(Items from a dataset)
--- Begin ---
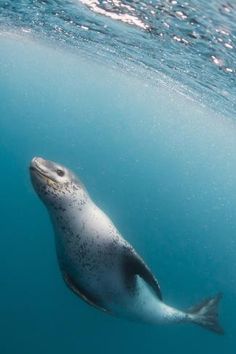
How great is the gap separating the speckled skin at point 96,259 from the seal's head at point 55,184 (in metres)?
0.01

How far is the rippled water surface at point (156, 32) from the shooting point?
887 centimetres

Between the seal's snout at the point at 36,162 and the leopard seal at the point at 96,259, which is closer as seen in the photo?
the seal's snout at the point at 36,162

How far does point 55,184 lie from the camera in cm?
→ 398

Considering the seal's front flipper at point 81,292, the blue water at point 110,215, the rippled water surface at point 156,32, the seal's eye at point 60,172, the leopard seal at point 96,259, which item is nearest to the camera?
the seal's eye at point 60,172

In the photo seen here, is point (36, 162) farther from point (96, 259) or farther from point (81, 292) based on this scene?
point (81, 292)

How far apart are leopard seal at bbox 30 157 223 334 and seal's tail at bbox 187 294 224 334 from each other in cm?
111

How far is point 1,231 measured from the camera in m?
32.9

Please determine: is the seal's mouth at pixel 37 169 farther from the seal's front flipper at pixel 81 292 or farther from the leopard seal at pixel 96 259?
the seal's front flipper at pixel 81 292

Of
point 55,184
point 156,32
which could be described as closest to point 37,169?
point 55,184

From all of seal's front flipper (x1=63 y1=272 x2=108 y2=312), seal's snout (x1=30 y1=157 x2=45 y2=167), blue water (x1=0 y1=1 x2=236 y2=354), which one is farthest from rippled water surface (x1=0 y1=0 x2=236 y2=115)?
seal's front flipper (x1=63 y1=272 x2=108 y2=312)

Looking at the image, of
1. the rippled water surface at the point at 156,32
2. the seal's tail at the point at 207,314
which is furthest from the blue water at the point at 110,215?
the seal's tail at the point at 207,314

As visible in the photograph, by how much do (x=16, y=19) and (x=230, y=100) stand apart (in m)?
9.04

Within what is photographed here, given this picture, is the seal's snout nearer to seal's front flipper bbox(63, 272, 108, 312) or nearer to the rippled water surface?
seal's front flipper bbox(63, 272, 108, 312)

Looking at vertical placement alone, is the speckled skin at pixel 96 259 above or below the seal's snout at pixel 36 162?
below
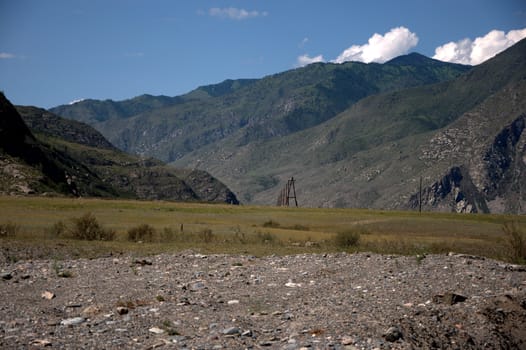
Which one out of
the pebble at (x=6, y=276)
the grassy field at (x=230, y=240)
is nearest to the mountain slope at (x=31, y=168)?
the grassy field at (x=230, y=240)

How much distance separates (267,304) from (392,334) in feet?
→ 14.2

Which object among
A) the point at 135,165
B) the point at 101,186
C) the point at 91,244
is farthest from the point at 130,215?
the point at 135,165

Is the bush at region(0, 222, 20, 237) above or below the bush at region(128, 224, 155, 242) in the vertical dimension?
above

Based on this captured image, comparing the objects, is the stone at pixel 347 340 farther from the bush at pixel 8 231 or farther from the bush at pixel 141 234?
the bush at pixel 8 231

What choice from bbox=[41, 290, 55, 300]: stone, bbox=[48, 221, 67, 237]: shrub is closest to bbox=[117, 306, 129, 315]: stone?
bbox=[41, 290, 55, 300]: stone

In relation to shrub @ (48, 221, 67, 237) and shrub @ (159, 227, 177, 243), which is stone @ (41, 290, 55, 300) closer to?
shrub @ (159, 227, 177, 243)

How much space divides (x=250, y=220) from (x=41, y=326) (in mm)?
46799

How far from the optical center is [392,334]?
13.0 metres

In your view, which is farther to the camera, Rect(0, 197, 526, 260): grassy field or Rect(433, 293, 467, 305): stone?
Rect(0, 197, 526, 260): grassy field

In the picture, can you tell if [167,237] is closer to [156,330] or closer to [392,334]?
[156,330]

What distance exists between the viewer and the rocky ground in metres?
13.0

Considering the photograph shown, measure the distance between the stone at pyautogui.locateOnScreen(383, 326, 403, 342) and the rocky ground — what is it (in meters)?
0.03

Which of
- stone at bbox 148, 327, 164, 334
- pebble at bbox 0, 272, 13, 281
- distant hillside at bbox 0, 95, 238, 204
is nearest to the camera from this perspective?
stone at bbox 148, 327, 164, 334

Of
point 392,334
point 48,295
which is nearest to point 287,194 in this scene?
point 48,295
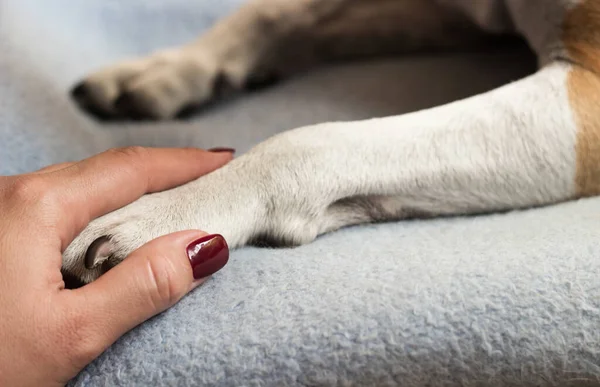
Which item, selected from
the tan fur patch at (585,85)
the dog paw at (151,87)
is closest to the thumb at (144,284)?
the tan fur patch at (585,85)

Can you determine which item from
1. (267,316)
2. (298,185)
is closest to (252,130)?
(298,185)

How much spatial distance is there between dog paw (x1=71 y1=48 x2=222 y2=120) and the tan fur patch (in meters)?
0.58

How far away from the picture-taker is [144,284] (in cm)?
51

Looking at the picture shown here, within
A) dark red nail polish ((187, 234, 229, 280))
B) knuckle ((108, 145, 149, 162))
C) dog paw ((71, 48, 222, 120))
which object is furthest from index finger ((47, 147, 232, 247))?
dog paw ((71, 48, 222, 120))

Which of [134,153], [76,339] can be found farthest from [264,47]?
[76,339]

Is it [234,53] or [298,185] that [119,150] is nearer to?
[298,185]

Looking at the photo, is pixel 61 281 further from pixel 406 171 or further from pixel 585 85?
pixel 585 85

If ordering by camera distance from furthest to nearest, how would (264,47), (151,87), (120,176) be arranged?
(264,47) → (151,87) → (120,176)

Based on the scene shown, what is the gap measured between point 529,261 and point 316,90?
0.62 m

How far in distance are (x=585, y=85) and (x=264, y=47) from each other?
600mm

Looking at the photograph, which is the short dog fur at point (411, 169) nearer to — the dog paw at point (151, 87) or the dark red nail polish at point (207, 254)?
the dark red nail polish at point (207, 254)

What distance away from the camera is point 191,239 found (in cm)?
55

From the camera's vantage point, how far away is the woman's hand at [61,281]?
486 mm

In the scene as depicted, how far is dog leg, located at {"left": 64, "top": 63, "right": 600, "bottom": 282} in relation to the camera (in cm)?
63
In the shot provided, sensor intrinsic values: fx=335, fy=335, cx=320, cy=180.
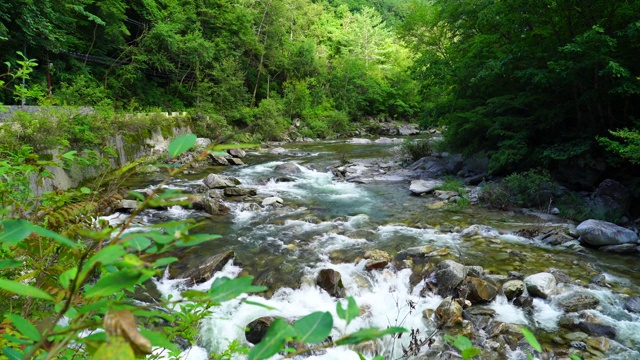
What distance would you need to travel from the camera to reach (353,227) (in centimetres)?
698

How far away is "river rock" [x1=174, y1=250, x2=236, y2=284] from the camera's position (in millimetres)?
4779

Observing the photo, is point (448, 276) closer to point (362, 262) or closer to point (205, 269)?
point (362, 262)

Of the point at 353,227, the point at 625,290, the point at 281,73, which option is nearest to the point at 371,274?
the point at 353,227

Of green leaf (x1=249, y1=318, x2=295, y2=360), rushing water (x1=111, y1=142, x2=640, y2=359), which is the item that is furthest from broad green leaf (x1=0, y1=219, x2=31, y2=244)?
rushing water (x1=111, y1=142, x2=640, y2=359)

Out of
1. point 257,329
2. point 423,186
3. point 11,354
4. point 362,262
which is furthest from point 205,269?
point 423,186

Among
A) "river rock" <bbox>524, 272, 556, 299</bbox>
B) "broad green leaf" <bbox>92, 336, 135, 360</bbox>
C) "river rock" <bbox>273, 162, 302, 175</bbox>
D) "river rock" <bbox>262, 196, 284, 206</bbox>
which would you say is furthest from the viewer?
"river rock" <bbox>273, 162, 302, 175</bbox>

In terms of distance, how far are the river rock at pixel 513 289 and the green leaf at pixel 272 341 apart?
183 inches

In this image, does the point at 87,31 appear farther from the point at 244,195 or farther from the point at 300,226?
the point at 300,226

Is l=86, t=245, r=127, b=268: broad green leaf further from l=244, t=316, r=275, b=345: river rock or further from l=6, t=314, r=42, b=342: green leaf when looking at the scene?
l=244, t=316, r=275, b=345: river rock

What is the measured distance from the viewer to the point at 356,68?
116ft

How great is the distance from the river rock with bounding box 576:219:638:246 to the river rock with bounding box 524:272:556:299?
1943 mm

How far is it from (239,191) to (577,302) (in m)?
7.79

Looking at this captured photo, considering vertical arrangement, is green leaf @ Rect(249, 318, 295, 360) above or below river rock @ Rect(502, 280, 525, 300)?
above

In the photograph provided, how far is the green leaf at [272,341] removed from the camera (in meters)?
0.49
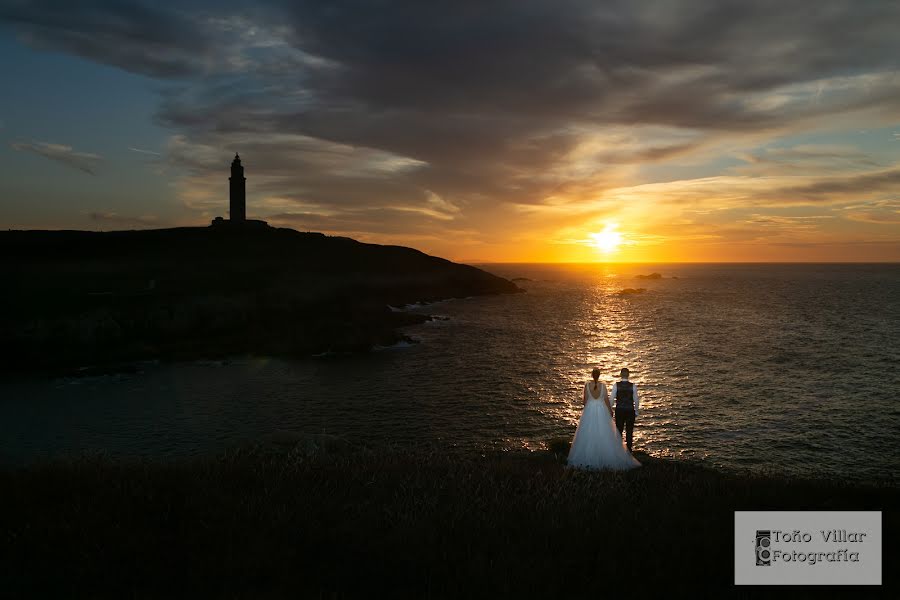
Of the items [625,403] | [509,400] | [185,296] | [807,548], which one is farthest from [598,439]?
[185,296]

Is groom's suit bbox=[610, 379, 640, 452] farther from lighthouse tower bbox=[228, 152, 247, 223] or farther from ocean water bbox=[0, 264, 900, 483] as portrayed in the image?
lighthouse tower bbox=[228, 152, 247, 223]

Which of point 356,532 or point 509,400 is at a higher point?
point 356,532

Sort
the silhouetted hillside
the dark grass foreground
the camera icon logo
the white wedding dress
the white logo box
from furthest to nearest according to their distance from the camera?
the silhouetted hillside < the white wedding dress < the camera icon logo < the white logo box < the dark grass foreground

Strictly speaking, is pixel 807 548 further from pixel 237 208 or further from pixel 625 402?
pixel 237 208

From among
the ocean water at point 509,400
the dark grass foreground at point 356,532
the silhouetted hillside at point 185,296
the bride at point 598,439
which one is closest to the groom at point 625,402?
the bride at point 598,439

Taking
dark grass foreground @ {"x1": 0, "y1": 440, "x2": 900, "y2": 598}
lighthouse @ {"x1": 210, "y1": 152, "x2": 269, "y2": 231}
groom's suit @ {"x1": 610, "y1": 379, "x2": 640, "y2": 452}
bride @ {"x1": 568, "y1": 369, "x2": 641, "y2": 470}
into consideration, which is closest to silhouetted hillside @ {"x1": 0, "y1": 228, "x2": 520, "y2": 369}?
lighthouse @ {"x1": 210, "y1": 152, "x2": 269, "y2": 231}

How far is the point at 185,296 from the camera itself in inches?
2645

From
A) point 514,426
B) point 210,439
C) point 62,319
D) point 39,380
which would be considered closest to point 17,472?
→ point 210,439

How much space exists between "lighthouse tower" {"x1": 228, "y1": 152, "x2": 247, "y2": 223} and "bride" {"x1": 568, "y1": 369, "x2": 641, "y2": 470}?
454ft

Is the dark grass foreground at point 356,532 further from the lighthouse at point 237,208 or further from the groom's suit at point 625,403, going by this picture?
the lighthouse at point 237,208

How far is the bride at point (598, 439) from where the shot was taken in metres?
14.4

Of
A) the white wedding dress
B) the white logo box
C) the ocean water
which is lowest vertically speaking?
the ocean water

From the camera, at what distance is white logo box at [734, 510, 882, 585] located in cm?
642

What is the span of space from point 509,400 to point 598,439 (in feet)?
79.6
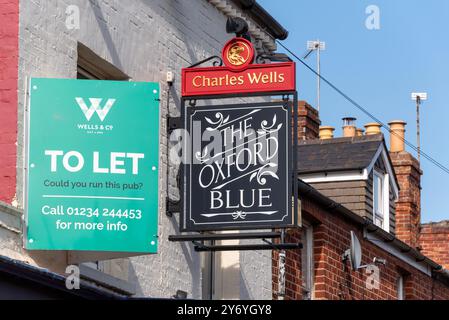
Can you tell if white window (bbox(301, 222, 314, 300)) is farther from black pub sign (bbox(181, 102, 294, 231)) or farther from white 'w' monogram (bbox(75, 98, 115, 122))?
white 'w' monogram (bbox(75, 98, 115, 122))

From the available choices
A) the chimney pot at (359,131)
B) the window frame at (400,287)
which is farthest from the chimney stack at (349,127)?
the window frame at (400,287)

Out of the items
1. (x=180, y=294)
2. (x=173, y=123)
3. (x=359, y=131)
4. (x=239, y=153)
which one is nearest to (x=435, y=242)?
(x=359, y=131)

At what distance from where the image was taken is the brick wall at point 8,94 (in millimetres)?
13195

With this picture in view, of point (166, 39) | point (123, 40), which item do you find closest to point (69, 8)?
point (123, 40)

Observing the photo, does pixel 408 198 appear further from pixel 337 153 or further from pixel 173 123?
pixel 173 123

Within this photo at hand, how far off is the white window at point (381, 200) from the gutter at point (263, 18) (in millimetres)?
7103

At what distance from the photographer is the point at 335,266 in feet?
72.9

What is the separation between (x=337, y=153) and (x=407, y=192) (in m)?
6.04

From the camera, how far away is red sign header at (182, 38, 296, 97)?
14.6 m

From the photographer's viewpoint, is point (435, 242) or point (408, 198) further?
point (435, 242)

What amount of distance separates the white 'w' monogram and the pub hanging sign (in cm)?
141

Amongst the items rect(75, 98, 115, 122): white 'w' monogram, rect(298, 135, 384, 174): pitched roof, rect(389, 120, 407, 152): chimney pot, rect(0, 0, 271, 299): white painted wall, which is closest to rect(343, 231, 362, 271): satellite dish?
Result: rect(298, 135, 384, 174): pitched roof
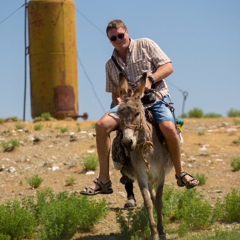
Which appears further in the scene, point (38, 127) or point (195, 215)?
point (38, 127)

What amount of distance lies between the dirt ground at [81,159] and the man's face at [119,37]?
200cm

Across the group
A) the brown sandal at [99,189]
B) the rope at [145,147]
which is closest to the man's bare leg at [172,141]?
the rope at [145,147]

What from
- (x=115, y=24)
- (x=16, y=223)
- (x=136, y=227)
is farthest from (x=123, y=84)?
(x=16, y=223)

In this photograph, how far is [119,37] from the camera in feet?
28.7

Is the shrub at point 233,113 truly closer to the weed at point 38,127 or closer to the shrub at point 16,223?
the weed at point 38,127

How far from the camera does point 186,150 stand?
16719 millimetres

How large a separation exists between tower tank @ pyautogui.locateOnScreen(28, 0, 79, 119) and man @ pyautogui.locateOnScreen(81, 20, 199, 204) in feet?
47.5

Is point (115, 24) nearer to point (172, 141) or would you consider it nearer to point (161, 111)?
point (161, 111)

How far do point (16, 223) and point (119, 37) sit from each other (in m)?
3.17

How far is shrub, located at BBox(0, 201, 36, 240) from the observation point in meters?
9.59

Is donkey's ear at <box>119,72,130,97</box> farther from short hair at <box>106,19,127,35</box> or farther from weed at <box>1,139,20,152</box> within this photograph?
weed at <box>1,139,20,152</box>

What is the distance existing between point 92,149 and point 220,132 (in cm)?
492

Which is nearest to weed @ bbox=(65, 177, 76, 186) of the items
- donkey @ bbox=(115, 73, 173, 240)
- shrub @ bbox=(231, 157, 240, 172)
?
shrub @ bbox=(231, 157, 240, 172)

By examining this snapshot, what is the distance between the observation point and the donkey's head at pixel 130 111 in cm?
764
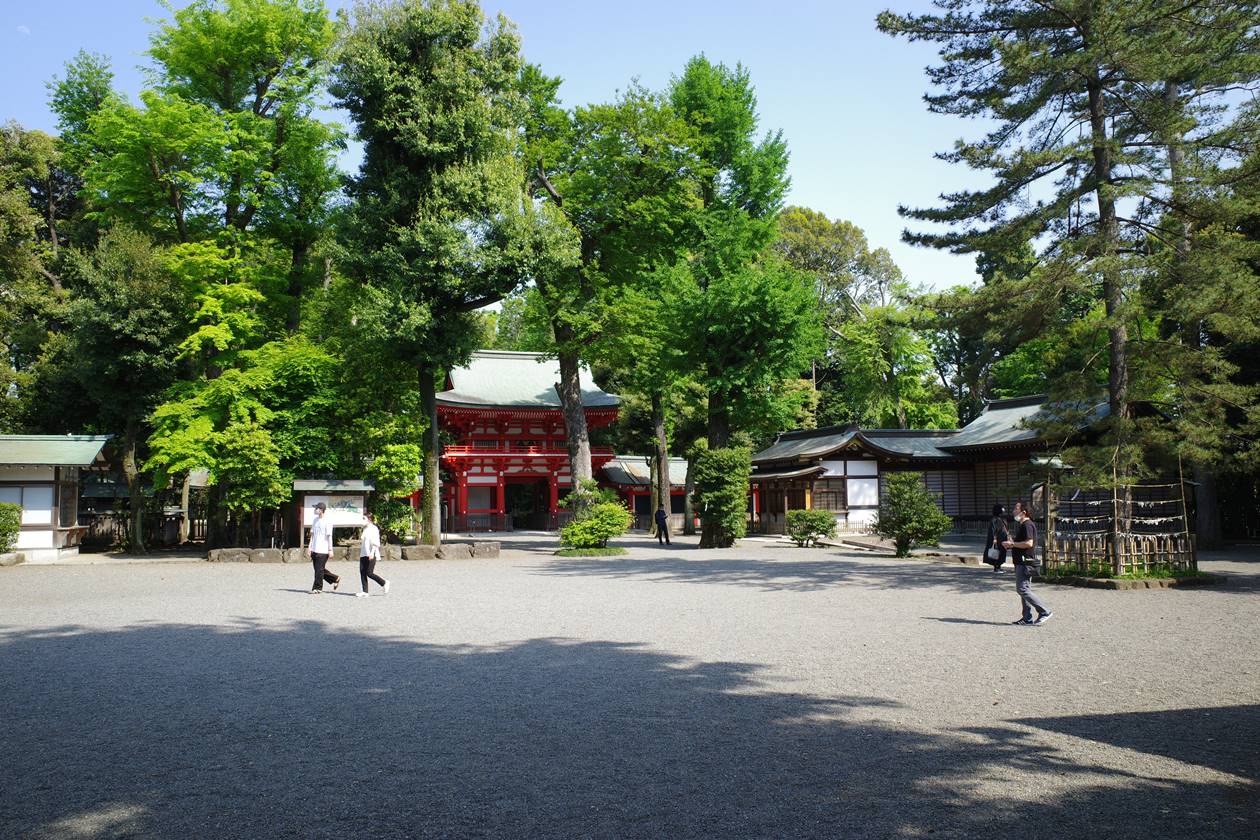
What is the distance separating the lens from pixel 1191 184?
14.8 metres

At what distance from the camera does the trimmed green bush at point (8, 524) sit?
74.8 feet

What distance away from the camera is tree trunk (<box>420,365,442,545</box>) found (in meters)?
24.7

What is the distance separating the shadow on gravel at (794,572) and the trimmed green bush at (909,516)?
4.72ft

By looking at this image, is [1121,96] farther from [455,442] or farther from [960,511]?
[455,442]

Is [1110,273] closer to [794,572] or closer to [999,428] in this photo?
[794,572]

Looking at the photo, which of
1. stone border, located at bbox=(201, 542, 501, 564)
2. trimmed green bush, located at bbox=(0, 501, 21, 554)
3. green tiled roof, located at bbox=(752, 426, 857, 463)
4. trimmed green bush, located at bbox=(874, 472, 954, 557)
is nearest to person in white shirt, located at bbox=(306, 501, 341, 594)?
stone border, located at bbox=(201, 542, 501, 564)

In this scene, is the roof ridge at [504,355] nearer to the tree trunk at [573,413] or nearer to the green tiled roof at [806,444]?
the green tiled roof at [806,444]

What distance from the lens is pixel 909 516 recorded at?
2320cm

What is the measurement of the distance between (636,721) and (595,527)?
60.6 ft

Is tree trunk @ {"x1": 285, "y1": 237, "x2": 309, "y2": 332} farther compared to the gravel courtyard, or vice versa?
tree trunk @ {"x1": 285, "y1": 237, "x2": 309, "y2": 332}

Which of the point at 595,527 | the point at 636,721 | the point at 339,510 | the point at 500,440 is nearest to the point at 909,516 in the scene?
the point at 595,527

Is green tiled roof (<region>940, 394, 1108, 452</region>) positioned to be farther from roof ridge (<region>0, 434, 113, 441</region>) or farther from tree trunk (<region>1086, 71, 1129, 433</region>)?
roof ridge (<region>0, 434, 113, 441</region>)

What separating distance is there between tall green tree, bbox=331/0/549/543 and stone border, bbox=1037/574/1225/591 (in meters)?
15.2

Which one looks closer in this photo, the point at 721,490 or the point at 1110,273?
the point at 1110,273
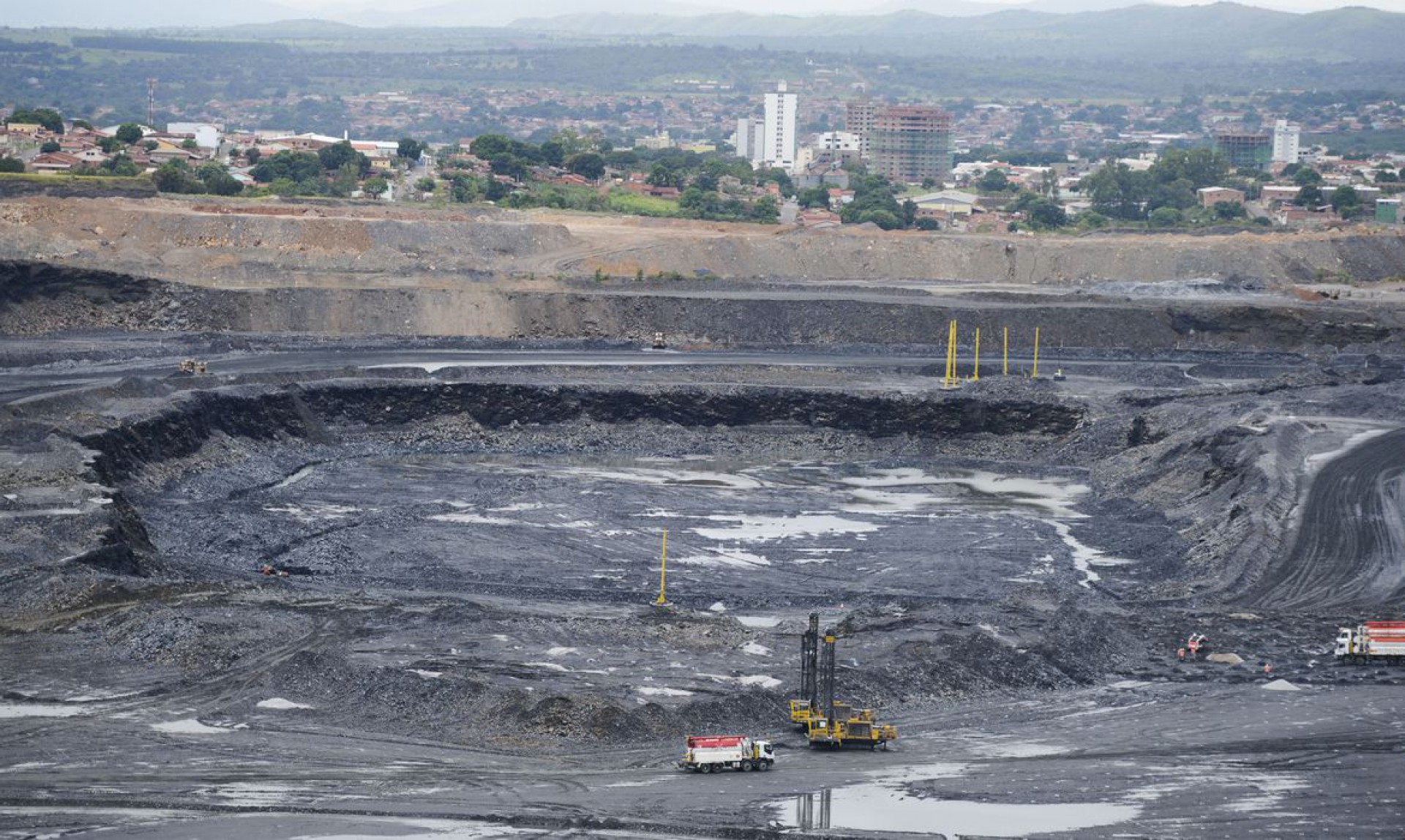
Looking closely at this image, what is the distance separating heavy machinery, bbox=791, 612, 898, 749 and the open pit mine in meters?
0.12

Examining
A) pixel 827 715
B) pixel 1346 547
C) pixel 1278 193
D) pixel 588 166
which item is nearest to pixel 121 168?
pixel 588 166

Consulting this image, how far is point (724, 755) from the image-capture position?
2761cm

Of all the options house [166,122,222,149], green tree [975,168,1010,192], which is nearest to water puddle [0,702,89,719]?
house [166,122,222,149]

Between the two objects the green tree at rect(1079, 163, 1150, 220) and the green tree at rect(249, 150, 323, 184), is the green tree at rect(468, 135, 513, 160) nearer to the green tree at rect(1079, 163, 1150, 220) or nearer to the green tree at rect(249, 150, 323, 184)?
the green tree at rect(249, 150, 323, 184)

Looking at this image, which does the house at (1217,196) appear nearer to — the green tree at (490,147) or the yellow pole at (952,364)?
the green tree at (490,147)

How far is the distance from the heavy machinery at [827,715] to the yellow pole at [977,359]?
31.7 meters

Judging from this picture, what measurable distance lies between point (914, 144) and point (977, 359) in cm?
10883

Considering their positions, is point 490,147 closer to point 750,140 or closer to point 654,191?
point 654,191

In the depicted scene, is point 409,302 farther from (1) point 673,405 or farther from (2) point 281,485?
(2) point 281,485

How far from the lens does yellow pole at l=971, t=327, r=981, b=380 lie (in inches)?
2430

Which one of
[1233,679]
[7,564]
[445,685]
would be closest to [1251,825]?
[1233,679]

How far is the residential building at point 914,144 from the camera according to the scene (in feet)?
549

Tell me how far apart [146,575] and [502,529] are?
942cm

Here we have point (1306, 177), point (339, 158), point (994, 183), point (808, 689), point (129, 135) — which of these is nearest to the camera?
point (808, 689)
--- End ---
§ **Written problem**
Reproduce the text verbatim from the beginning of the items down to and including the line that contains "887 centimetres", leaving out the pictures.

§ **Output for this exercise**
How great is the gap separating the speckled skin at point 96,259 from the seal's head at point 55,184 (in metres)?
0.01

How far is the rippled water surface at point (156, 32) from the shooting point?
887 centimetres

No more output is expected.